Micelio
14545(11-10-00)Corte Suprema de Justicia · Sala Laboral2000

Magistrado ponente: Rafael Méndez Arango

Ley 16 de 1969

SALA DE CASACION LABORAL Radicación 14545 Acta 45 Bogotá, Distrito Capital, once de octubre de dos mil Magistrado ponente: RAFAEL MENDEZ ARANGO Se resuelve el recurso de casación interpuesto contra la sentencia dictada el 3 de diciembre de 1999 por el Tribunal Superior del Distrito Judicial de Cundinamarca. I.

ANTECEDENTES Para los efectos que interesan al recurso debe decirse que el Sindicato de Trabajadores de la Empresa Colombiana de Carbón llamó el juicio a la Empresa Colombiana de Carbón Ltda. para que fuera condenada a cumplir la convención colectiva de trabajo y, en consecuencia, se le ordenara "crear los fondos de vivienda y de vehículos como fondos independientes" (folio 2) y "adjudicar los préstamos de vehículos sin limitación de modelo" (ibídem), pues, según la organización sindical, en el artículo 85 de la convención vigente entre el 1º de enero de 1995 y el 31 de diciembre de 1996 la demandada se obligó a aportar al fondo de vivienda los recursos financieros necesarios para otorgar préstamos a los trabajadores que llenen los requisitos allí establecidos y en el artículo 87 a aportar al fondo de vehículos la suma de cien millones de pesos, lo que no ha cumplido, pues "haciendo caso omiso a su obligación convencional no ha independizado estos fondos" (folio 2) y esta omisión hace que "las sumas destinadas a estos fondos no produzcan rendimientos para fortalecerlos" (ibídem).

Según el sindicato demandante, para desembolsar el préstamo del vehículo a los trabajadores se les exige que el vehículo sea de un determinado modelo, lo que prohíbe el artículo 87 de la convención, y el "restringir el modelo de vehículo impide que algunos de los favorecidos puedan beneficiarse del préstamo por el valor de los carros" (folio 2).

Como cuestión pertinente al recurso interesa anotar que al contestar la demanda la Empresa Colombiana de Carbón adujo en su defensa que no existía la obligación de crear de manera independiente los fondos de vivienda y de vehículos, por no ordenarlo así la convención colectiva de trabajo vigente, que dijo era la correspondiente al bienio 1997-1998.

En ambas instancias fue absuelta la demandada; decisión que adoptó el Juzgado Trece Laboral del Circuito de Bogotá por sentencia del 9 de noviembre de 1998 y que confirmó el Tribunal de Cundinamarca, que conoció de la alzada por razón de lo dispuesto en el Acuerdo 405 de 1998 del Consejo Superior de la Judicatura.
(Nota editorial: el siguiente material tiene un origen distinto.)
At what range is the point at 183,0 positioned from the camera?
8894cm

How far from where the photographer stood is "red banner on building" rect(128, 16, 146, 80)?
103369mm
II. EL RECURSO DE CASACION A fin de que la Corte case "la sentencia proferida en segunda instancia por el Tribunal Superior del Distrito Judicial de Santa Fe de Bogotá ( ) para que en sede de instancia se revoque ésta y la del juzgado y en su lugar se condene a la demandada de acuerdo con las pretensiones de la demanda inicial" (folio 8), conforme está textualmente pedido en la demanda con la que sustenta el recurso (folios 6 a 10), que no mereció réplica, el recurrente la acusa de aplicar indebidamente un heterogéneo conjunto normativo en el que incluye el artículo 467 del Código Sustantivo del Trabajo, único precepto legal de alcance nacional que en estricto rigor resulta pertinente por haber sido la base esencial del fallo, por cuanto lo que se pretende es el cumplimiento de una obligación contenida en una convención colectiva de trabajo.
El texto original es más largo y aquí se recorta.